Gourd, il s’était dirigé vers son véhicule, avait augmenter le volume de la radio. Sa bonne humeur s’envola au fur et mesure de l’écoute des pronostics. Ils ne pouvaient rester là, une tempête se préparait. Blême, il s’apprêtait à rejoindre celle qu’il aimait, mais sous ses pieds, le sol avait commencé à se craqueler. Il vit au loin Clana se redresser, elle le fixait. Il monta dans son véhicule, tenta de démarrer, impossible. Il espérait pouvoir lui envoyer le treuil. Mais les commandes de la voiture ne répondaient pas, la radio ne crachait qu’un amas de grésillements.

Il prit conscience de la fin qui les attendait, pourtant il se refusait à perdre espoir. Il sortit du véhicule dans le but d’encourager Clana, seulement nulle trace d’elle. Leur paradis s’était désagrégé.

Il lui avait tourné le dos, il l’avait abandonné, comme elle avait dû se sentir seule. Ce n’est que plusieurs jours plus tard qu’il était parvenu à retrouver son corps. Malgré cela, il n’était parvenu à faire son deuil.
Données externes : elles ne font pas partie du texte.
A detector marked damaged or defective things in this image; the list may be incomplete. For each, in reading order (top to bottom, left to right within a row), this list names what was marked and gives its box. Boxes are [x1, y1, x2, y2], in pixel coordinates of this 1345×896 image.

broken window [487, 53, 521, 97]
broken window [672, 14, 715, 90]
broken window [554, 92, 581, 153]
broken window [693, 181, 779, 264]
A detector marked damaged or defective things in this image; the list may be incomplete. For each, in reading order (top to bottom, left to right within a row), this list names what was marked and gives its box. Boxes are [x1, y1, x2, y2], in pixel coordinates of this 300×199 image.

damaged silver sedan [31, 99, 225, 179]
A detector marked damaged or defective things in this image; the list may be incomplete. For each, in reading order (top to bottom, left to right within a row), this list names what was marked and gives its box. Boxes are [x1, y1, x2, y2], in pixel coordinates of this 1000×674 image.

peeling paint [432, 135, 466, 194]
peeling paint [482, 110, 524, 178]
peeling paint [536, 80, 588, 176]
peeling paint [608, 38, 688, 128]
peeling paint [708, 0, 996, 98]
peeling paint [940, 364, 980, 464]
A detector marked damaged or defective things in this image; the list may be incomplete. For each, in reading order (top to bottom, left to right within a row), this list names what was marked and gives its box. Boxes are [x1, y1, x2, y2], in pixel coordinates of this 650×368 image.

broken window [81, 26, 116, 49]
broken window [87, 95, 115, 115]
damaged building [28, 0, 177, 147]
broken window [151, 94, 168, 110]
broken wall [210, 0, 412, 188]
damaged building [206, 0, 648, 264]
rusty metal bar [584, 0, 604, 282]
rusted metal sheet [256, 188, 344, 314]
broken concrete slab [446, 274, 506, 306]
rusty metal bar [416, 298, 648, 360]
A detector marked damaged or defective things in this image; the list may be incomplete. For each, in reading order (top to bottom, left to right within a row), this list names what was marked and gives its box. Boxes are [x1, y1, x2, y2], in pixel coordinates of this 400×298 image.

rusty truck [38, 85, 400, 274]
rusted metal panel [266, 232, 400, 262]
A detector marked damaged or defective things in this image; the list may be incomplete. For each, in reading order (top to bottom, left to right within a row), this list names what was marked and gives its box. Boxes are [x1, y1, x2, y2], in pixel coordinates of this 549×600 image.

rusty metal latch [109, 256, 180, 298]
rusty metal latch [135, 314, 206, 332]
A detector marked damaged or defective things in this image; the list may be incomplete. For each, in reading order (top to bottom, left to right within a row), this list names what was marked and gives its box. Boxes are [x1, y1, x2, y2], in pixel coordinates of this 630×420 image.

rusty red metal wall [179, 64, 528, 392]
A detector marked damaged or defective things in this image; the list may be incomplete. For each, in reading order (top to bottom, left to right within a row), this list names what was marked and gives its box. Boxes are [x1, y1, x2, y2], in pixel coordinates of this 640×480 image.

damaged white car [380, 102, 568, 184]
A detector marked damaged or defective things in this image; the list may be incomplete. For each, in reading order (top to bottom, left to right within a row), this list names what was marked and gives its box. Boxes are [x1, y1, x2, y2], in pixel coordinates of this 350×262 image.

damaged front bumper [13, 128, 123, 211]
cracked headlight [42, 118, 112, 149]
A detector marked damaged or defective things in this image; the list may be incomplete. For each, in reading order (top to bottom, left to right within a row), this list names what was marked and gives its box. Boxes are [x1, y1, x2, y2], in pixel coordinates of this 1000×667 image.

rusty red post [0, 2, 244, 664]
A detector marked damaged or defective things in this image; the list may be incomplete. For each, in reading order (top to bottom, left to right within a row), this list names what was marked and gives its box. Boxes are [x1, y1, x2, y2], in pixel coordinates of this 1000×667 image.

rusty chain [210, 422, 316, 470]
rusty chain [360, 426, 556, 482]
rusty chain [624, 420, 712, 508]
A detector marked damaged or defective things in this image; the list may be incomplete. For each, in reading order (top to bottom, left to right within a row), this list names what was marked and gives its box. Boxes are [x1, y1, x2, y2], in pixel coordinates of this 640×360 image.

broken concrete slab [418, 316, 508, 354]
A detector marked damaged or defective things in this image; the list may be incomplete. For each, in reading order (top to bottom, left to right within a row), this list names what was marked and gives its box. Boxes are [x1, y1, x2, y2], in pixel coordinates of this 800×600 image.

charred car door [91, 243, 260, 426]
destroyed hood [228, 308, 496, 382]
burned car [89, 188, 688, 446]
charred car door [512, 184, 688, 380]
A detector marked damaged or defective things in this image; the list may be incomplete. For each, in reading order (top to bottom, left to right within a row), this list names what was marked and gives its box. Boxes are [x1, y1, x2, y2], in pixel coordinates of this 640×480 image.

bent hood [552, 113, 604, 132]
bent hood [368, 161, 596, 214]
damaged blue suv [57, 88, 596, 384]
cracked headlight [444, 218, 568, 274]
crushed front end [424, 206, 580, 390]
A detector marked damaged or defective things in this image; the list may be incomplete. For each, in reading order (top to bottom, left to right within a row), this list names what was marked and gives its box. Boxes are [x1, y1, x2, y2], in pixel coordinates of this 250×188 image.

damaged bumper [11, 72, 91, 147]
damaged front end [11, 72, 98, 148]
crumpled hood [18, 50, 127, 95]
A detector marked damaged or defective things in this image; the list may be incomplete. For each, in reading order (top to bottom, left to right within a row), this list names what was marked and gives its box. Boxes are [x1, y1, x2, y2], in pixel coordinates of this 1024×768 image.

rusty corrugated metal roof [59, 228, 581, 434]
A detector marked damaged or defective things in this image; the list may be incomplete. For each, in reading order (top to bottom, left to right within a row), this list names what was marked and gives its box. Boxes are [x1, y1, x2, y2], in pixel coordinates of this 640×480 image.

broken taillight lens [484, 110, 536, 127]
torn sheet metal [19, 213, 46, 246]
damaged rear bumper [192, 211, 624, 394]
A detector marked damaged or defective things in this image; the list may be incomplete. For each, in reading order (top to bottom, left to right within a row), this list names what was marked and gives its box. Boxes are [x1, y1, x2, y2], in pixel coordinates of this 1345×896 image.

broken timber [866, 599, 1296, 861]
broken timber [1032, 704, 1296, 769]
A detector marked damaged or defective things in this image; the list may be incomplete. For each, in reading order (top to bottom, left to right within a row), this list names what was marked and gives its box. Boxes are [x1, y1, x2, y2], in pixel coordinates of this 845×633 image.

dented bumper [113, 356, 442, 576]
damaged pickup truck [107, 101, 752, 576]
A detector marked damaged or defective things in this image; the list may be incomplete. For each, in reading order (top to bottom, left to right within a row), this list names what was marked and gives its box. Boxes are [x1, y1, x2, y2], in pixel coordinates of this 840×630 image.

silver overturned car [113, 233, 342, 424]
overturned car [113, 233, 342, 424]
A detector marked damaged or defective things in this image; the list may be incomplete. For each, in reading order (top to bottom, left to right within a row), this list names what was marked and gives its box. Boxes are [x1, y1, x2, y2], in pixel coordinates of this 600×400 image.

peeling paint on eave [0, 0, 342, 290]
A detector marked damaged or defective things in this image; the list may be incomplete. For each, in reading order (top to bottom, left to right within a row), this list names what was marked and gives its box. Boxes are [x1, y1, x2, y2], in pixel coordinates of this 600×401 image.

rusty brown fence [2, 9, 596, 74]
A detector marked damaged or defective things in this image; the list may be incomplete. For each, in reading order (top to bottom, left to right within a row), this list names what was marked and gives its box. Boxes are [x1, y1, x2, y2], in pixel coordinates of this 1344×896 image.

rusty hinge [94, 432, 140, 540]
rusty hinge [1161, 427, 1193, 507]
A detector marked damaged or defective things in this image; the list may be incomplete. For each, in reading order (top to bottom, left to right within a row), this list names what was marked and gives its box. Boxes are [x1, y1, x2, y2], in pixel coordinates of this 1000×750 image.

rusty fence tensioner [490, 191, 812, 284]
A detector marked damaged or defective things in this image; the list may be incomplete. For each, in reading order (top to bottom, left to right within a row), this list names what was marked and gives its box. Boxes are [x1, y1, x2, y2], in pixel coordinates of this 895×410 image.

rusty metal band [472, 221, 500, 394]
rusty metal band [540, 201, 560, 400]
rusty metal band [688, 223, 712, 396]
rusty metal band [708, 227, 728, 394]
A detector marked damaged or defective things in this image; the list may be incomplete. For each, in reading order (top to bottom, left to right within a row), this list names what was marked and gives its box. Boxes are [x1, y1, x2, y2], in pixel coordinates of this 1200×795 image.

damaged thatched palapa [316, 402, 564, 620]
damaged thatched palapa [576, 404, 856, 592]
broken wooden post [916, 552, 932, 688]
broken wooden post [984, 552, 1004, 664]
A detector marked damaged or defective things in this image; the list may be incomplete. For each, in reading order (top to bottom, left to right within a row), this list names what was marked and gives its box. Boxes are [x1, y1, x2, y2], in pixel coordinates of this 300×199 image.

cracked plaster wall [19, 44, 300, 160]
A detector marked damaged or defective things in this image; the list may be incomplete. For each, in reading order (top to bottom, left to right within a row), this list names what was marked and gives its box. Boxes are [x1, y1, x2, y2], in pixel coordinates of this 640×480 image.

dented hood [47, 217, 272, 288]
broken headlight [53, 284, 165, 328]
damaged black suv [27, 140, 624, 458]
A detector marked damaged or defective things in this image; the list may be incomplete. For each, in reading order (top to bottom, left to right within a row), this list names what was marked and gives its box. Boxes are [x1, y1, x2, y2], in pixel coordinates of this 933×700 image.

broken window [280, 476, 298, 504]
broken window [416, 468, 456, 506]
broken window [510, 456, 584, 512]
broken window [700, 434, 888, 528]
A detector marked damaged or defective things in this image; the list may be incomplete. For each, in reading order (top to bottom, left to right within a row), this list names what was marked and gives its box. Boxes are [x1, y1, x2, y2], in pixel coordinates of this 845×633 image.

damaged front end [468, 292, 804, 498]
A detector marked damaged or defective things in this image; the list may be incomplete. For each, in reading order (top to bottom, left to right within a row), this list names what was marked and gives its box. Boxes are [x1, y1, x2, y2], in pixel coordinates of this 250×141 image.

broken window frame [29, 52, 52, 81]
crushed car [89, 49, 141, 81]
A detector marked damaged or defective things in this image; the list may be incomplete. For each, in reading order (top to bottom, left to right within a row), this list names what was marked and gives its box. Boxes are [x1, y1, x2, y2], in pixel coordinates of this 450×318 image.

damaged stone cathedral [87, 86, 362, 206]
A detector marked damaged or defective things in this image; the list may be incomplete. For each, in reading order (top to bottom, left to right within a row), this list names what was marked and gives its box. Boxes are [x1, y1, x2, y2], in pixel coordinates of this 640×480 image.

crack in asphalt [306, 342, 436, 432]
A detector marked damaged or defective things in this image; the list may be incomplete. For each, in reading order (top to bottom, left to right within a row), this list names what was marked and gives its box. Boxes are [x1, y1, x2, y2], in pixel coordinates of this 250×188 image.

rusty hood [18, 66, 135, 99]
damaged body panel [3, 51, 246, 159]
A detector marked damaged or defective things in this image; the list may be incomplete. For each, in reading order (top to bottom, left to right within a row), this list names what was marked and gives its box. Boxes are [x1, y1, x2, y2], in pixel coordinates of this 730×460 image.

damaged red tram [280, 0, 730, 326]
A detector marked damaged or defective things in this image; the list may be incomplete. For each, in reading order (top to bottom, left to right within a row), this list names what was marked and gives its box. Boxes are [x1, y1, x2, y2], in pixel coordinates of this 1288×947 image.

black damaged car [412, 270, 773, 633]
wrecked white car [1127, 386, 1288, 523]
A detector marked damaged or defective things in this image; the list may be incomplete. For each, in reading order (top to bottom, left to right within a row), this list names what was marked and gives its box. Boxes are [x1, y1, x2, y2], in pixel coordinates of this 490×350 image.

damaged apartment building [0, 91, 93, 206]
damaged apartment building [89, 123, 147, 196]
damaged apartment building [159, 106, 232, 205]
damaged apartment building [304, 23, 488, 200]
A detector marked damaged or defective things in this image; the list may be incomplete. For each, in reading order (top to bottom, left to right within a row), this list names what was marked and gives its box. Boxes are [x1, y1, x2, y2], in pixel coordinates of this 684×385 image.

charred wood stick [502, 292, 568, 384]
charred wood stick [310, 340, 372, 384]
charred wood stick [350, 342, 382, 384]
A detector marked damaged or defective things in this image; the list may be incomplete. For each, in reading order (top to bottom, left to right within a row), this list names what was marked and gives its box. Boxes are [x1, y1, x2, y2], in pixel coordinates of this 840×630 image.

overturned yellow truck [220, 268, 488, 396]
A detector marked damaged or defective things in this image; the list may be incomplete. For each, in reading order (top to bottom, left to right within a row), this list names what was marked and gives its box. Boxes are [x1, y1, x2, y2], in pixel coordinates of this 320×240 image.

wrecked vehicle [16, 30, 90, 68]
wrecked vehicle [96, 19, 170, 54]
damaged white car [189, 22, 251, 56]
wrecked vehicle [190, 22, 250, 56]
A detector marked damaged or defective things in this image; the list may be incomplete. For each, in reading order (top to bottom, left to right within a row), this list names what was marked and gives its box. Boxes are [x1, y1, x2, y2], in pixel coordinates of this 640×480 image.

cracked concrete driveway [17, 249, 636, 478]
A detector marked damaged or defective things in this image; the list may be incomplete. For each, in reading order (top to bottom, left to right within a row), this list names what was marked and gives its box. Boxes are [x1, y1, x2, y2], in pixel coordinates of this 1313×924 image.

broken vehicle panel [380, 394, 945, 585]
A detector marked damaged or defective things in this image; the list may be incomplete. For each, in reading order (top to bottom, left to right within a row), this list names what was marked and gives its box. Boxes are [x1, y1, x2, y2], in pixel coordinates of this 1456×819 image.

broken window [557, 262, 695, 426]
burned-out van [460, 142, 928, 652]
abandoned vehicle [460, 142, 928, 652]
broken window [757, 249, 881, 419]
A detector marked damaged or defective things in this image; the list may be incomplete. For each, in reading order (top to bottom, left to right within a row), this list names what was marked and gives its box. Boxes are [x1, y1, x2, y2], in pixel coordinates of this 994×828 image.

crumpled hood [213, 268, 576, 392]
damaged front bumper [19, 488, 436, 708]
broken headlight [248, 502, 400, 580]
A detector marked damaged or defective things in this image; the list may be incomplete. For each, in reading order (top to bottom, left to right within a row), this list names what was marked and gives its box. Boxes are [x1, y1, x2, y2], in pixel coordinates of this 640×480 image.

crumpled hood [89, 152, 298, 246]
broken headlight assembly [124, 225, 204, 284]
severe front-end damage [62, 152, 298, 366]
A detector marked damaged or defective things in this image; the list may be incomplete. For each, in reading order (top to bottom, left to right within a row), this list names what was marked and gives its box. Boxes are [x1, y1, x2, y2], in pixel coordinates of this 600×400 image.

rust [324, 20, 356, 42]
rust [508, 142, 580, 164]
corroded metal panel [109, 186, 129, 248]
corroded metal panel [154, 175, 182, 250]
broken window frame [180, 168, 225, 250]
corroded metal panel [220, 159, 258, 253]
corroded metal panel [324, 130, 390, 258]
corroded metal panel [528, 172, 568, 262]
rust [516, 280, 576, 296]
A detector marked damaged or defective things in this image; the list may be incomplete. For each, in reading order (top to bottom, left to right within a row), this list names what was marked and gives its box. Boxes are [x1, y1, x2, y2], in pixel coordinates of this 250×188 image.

Ce fut Pitchi qui le sortit de ses souvenirs, la petite créature pépiait à tout va. L’air s’était de nouveau mis à onduler arrêtant les deux hommes dans leur avancée. Ils s’approchèrent, un portail s’ouvrit. Vyrian aperçu pour la seconde fois le désert de cendres. La main de Keen’an irradia, la boussole apparue, elle était formelle. Un point clignotait dans cette direction. Qu’est-ce qui l’attendait au bout ?

Vyrian prit peur. Contrairement à la fois précédente où il avait observé le portail, cette fois, il lui semblait différent : nocif, corrompu. Un frisson lui parcourut l’échine. Il voulut crier aux deux hommes de fuir, mais déjà ils étaient aspirés.

Pitchi tenta de sauver son compagnon, fermement accrochée à son col, elle essayait de le tirer en arrière. La détresse de la petite créature était palpable. Vyrian se tourna vers Mère dans l’intention de lui intimer d’agir. Il savait qu’elle était en mesure de le faire. Pourtant, pour la première fois, elle lui semblait distante, les images défilaient toujours devant ses yeux, mais quelque chose semblait avoir été rompu. Il ne parvenait à la contacter.

Paniqué, il observa les deux Mysticys être engloutis laissant seule la Textys.